— Exercise —
Everything below from the line with "Firefighter Cake The" through the line with "Record-Eagle/Keith King<br />" should be copied exactly, and nothing else; leave out the pictures.

— Source material —
....
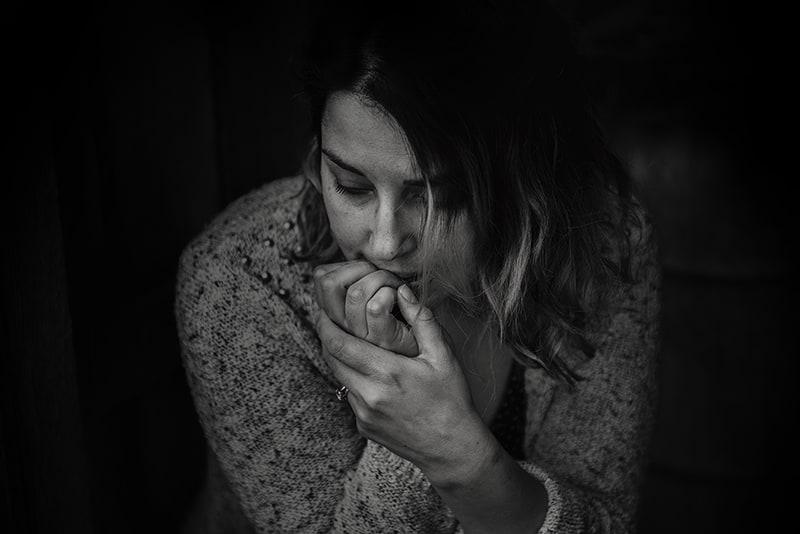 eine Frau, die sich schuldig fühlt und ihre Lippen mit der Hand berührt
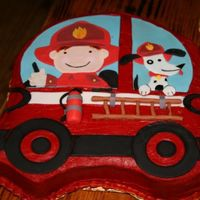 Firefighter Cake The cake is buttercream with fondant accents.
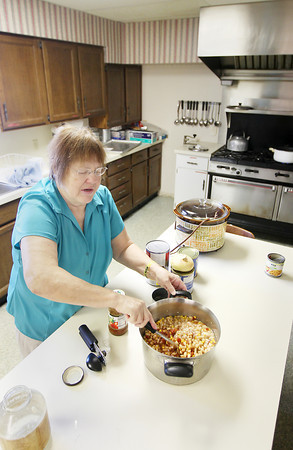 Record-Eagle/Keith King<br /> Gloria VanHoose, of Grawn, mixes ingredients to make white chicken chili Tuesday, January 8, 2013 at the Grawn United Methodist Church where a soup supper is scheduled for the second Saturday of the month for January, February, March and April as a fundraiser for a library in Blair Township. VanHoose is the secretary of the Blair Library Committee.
....
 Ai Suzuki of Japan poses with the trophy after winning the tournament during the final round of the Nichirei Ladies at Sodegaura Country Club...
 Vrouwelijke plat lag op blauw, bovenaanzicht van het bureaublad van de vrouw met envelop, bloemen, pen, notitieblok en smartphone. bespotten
....
— Your response —
 Firefighter Cake The cake is buttercream with fondant accents.
 Record-Eagle/Keith King<br /> Gloria VanHoose, of Grawn, mixes ingredients to make white chicken chili Tuesday, January 8, 2013 at the Grawn United Methodist Church where a soup supper is scheduled for the second Saturday of the month for January, February, March and April as a fundraiser for a library in Blair Township. VanHoose is the secretary of the Blair Library Committee.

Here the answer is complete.